FlashInfer-Bench: Building the Virtuous Cycle for AI-driven LLM Systems
Shanli Xing, Yiyan Zhai, Alexander Jiang, Yixin Dong, Yong Wu, Zihao Ye, Charlie Ruan, Yingyi Huang, Yineng Zhang, Liangsheng Yin, Aksara Bayyapu, Luis Ceze, Tianqi Chen
TL;DR
FlashInfer-Bench addresses the challenge of turning AI-generated GPU kernels into production-ready components for large-scale LLM inference by establishing a closed-loop workflow. It defines FlashInfer Trace, curates a real-world workload dataset, and builds a robustness-aware benchmark with isolation and dynamic kernel substitution (apply()) to deploy the best kernels into engines like SGLang and vLLM. The study reveals key insights: compilation is a primary failure mode, hardware intrinsics are underutilized by agents, and high-level DSLs often yield better practicality while still enabling strong end-to-end gains through production-ready substitution. Collectively, the framework provides a practical, reproducible pathway for continual kernel improvement and integration into large-scale AI inference systems.
Abstract
Recent advances show that large language models (LLMs) can act as autonomous agents capable of generating GPU kernels, but integrating these AI-generated kernels into real-world inference systems remains challenging. FlashInfer-Bench addresses this gap by establishing a standardized, closed-loop framework that connects kernel generation, benchmarking, and deployment. At its core, FlashInfer Trace provides a unified schema describing kernel definitions, workloads, implementations, and evaluations, enabling consistent communication between agents and systems.
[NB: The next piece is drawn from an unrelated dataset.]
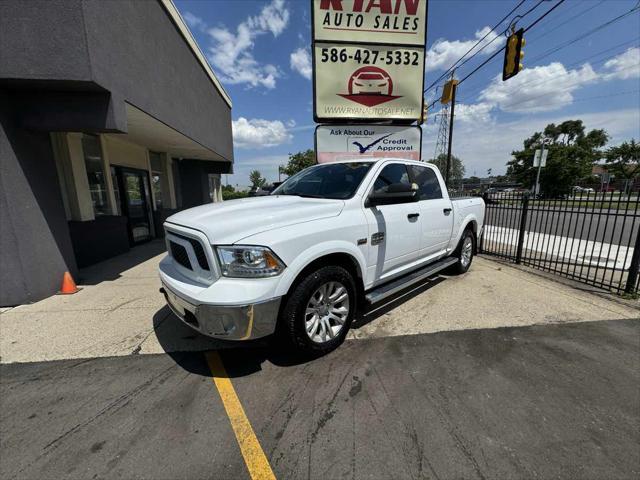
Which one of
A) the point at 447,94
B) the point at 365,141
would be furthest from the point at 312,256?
the point at 447,94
Built on real serving traces, FlashInfer-Bench includes a curated dataset, a robust correctness- and performance-aware benchmarking framework, a public leaderboard to track LLM agents' GPU programming capabilities, and a dynamic substitution mechanism (apply()) that seamlessly injects the best-performing kernels into production LLM engines such as SGLang and vLLM. Using FlashInfer-Bench, we further evaluate the performance and limitations of LLM agents, compare the trade-offs among different GPU programming languages, and provide insights for future agent design. FlashInfer-Bench thus establishes a practical, reproducible pathway for continuously improving AI-generated kernels and deploying them into large-scale LLM inference.